>> start RECORDS TO PROCESS
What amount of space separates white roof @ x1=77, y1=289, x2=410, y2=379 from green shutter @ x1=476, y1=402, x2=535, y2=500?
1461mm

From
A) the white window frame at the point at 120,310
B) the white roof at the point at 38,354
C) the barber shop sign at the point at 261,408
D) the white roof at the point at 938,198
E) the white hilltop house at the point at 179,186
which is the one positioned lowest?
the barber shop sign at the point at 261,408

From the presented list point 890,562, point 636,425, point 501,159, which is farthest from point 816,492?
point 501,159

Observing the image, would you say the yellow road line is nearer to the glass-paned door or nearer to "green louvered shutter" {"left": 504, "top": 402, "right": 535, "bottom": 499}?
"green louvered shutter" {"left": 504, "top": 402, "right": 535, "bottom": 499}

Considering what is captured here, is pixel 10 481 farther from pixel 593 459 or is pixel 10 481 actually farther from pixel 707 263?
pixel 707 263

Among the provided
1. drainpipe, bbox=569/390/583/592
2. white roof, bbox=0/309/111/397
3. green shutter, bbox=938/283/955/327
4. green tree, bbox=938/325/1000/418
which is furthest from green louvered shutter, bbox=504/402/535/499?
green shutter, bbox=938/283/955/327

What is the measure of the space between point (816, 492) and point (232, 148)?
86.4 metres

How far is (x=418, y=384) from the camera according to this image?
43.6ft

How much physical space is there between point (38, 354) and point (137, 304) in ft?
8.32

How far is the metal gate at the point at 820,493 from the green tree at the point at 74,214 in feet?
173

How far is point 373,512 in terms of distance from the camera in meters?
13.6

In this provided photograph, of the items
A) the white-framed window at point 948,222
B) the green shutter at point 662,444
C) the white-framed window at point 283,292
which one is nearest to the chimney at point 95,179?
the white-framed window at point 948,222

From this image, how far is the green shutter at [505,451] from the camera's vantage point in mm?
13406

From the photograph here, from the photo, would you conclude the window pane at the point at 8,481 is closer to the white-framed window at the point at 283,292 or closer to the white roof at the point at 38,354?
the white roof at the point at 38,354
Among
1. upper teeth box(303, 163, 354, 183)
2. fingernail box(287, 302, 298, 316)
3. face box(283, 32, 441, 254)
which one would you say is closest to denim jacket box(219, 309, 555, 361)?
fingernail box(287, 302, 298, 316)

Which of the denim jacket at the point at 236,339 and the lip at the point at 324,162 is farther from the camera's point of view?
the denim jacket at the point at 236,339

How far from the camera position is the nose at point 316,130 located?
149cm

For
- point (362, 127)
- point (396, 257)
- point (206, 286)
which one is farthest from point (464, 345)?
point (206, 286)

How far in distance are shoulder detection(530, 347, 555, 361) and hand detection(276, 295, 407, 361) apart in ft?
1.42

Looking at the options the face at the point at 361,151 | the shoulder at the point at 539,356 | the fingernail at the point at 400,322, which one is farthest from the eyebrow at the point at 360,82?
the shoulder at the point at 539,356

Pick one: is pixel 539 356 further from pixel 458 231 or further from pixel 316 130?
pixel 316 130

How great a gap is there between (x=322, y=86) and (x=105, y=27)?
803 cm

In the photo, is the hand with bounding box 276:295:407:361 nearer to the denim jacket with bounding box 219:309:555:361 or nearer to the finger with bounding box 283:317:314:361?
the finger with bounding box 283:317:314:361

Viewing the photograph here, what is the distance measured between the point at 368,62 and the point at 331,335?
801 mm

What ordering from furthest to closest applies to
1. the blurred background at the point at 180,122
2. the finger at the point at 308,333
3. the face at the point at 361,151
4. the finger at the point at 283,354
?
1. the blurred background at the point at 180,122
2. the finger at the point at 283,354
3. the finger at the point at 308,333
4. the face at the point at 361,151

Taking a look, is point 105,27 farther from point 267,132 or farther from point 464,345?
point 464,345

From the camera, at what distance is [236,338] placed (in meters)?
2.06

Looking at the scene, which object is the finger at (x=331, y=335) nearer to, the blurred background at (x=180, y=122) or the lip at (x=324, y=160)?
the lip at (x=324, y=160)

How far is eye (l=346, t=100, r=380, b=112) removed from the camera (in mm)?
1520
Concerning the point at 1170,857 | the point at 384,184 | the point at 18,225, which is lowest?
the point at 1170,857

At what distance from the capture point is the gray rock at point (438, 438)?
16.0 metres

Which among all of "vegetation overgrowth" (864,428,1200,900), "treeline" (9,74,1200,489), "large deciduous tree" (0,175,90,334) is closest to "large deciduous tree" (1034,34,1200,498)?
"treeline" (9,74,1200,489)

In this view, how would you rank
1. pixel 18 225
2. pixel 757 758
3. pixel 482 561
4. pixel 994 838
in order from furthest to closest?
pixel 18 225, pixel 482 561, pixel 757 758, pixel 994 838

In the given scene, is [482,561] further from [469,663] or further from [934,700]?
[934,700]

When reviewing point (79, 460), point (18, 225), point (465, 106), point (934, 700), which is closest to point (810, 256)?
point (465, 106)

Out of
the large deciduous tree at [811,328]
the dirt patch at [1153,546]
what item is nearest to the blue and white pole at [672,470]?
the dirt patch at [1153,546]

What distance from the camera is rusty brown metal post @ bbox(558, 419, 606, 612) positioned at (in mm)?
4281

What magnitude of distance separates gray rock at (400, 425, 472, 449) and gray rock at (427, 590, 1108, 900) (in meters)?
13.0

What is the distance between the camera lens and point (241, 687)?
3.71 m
>> end RECORDS TO PROCESS
**WRITTEN PROBLEM**
Please express the records between the line holding "When reviewing point" and the end of the records, inclusive, as a two-column CSV with the columns "text" and "answer", one row per record. Put each field in quotation marks and replace any line breaks in it with spaces.

**RESULT FOR THIS EXERCISE**
text,answer
"When reviewing point (79, 460), point (18, 225), point (465, 106), point (934, 700), which is closest to point (810, 256)?","point (465, 106)"
"Out of the large deciduous tree at [811,328] the dirt patch at [1153,546] what item is nearest to the blue and white pole at [672,470]?","the dirt patch at [1153,546]"
"What distance from the camera is rusty brown metal post @ bbox(558, 419, 606, 612) positioned at (in mm)?","4281"
"What magnitude of distance separates gray rock at (400, 425, 472, 449) and gray rock at (427, 590, 1108, 900) (in meters)?","13.0"
"What is the distance between the camera lens and point (241, 687)?","3.71 m"